-- begin Source material --

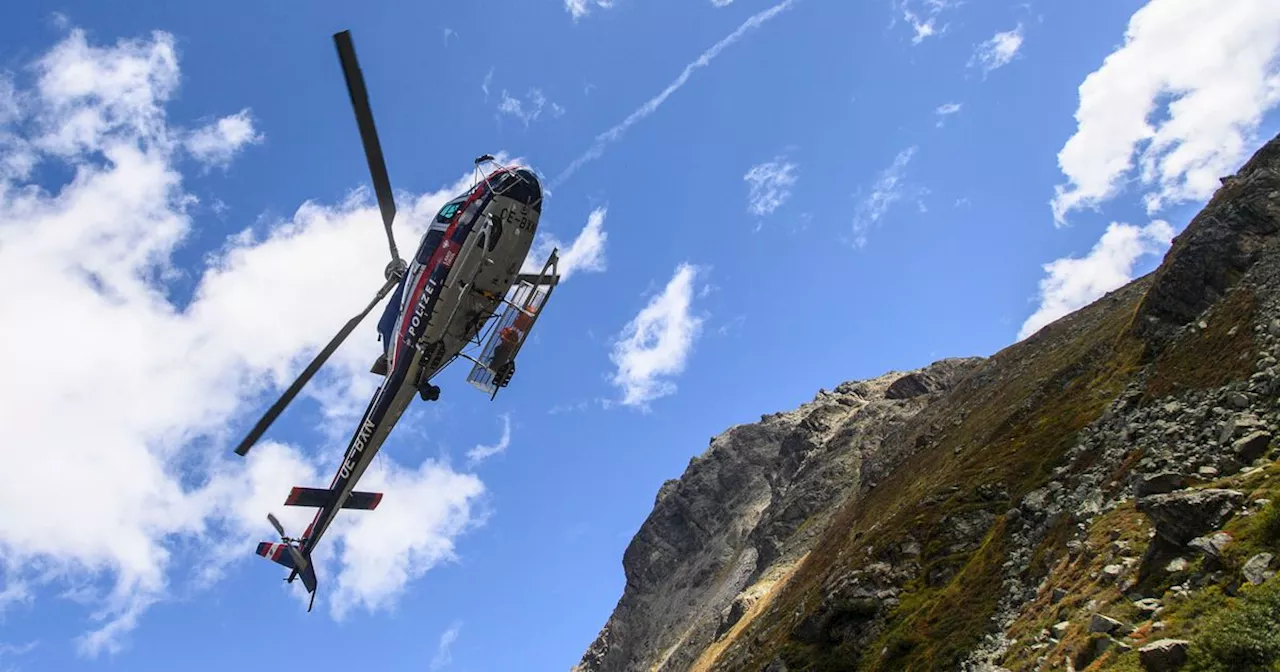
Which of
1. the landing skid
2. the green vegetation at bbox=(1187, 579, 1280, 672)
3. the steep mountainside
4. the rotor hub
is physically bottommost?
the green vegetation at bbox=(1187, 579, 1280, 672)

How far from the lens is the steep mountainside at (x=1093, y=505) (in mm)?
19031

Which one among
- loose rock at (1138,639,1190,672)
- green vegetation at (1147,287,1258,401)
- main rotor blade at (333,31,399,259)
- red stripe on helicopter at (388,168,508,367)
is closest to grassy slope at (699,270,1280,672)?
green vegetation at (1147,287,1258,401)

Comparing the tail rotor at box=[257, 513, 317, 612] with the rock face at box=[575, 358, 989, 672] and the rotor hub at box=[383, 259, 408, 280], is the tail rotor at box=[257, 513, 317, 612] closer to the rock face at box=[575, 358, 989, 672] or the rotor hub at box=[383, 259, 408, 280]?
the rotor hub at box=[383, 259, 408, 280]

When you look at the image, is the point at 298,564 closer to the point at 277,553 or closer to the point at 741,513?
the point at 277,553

-- end Source material --

# Given exercise:
Copy out all of the material above word for word, leaving out the pictures.

# Answer for this exercise:
Which of
1. the landing skid
2. the green vegetation at bbox=(1187, 579, 1280, 672)
3. the steep mountainside
4. the rotor hub
is physically bottommost?
the green vegetation at bbox=(1187, 579, 1280, 672)

How far from the lens is the steep mountainside at (x=1093, y=505) (in mm)?
19031

Which one among
- loose rock at (1138,639,1190,672)
- green vegetation at (1147,287,1258,401)
- main rotor blade at (333,31,399,259)
- red stripe on helicopter at (388,168,508,367)
is closest to grassy slope at (699,270,1280,672)?
green vegetation at (1147,287,1258,401)

Comparing the tail rotor at box=[257, 513, 317, 612] with the rock face at box=[575, 358, 989, 672] and the rotor hub at box=[383, 259, 408, 280], is the tail rotor at box=[257, 513, 317, 612] closer to the rock face at box=[575, 358, 989, 672] or the rotor hub at box=[383, 259, 408, 280]?
the rotor hub at box=[383, 259, 408, 280]

When you look at the image, is the point at 298,564 closer to the point at 277,553 or closer to the point at 741,513?
the point at 277,553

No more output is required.